Kalyan stands pretty on east side of a deep bend in the Ulhas River. Before the construction of railways it was a famous port from where a large quantity of trade was handled. Though now its importance as a port has diminished, there is considerable trade in goods, especially construction goods, now-a-days.

In the early Sixteenth century, kalyan was a small town, inhabited by Maharashtrians and Konkani Muslims.

After the Khilji sack of Deogiri, the Yadavas fled into the Konkan region and set up their base at Mahikawati, modern Mahim; Kalyan was a part of the brief Yadava state of Mahikawati. Mahikawati was conquered by the Muslims who set up petty coastal principalities.

As a major entrepot, Kalyan soon became, by 530-535 CE the seat of a Nestorian bishop. The Churches of South Asia which were ecclesiastically dependent on the Church of Assyria and Chaldea in Mesopotamia or modern Iraq, lands then subject to the Persian Empire (Sassanians), early fell with it into the Nestorian Schism and used Middle Persian as the liturgical language. The Konkan, Tulunad and Malabar Coasts of South Asia are marked by stone crosses with Pahlavi inscriptions.

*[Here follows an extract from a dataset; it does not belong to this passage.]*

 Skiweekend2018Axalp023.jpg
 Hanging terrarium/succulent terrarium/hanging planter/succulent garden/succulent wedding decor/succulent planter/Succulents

According to some interpretations, Bombay region on the Konkan coast, a region which have been known after the ancient town Kalyan, was the field of Saint Bartholomew missionary activities and his martyrdom.

During Moghul period kalyan was as Gulshanabad. The moghul king Aurangzeb built fort & iddgah at port kalyan. He also built many mosques in & around kalyan, one famous mosque today know as kaali masjid.

During the Middle Ages, Pope John XXII, headquartered at Avignon, sent a group of five missionaries to the Mongol Emperor at Khanbalik, modern Beijing in China, under the Dominican Fray Giordano or Jordanus. On their way, they picked up a novice, Demetrius, from West Asia and then travelled through South Asia, succoring the Nestorian Christians there, who were hard pressed by the Muslims. Giordano left his colleagues at Kalyan and travelled back north to Gujarat. During his absence, the Muslim governor and Qazi of Thane summoned the missionaries and demanded submission to Islam; when they refused, they were murdered (1321). The local Nestorians collected their remains and buried them; Giordano, on his return, took them to Sopara and buried them there. The Muslim Arab sultan of Gujarat, when informed of this development, summoned his governor of Thane and the Qazi; the Qazi fled but the governor was executed for his actions that militated against international commerce. When a later missionary, Odoric de Pordenone (fr:Odoric de Pordenone), visited Thane in 1324-1325, he collected their remains and moved on to China.

The Martyrs of Thane were canonized by Pope Leo XIII and are Saints Thomas of Tolentino, James of Padua, Peter of Siena and Demetrius of Tiflis.

In the later Middle Ages, Kalyan was occupied by the Ahmednagar Sultanate, an indigenous dynasty founded by a man forcibly converted from a Hindu Brahmin family as a child, and then by the Bijapur Sultanate, an Indo-Turkish state in the Deccan in the 16th century, and later by the Mughals under the Emperor Shah Jahan, who fortified the city in the mid-17th century. It came under Portuguese sway for a brief time before being re-conquered by the Muslim allies of the Mughals, and was later conquered by the Marathas, who made it one of their strategic centers because it guarded the entrance to Mumbai and the western coast of India. Kashibai, wife of the Peshwa Bajirao was born in Kalyan. About eighty years after the Maratha conquest, the Maratha Empire was forced to cede it to the British and Kalyan became part of the Bombay Presidency, a British India province that became Bombay state after India's independence in 1947.

In the Middle Ages, when Kalyan was occupied by the Ahmednagar Sultanate, they gave name as Gulshanabad and in the time of Maratha it was changed to Kalyan..Kalyan is a port city of Shivaji Maharaj.India's first women Doctor Was from Kalyan City her name was Anandi Gopal Joshi Maximum Agri Culture(Agri Maratha)Found in Kalyan,This is a Mother Place Of Agri Maratha's.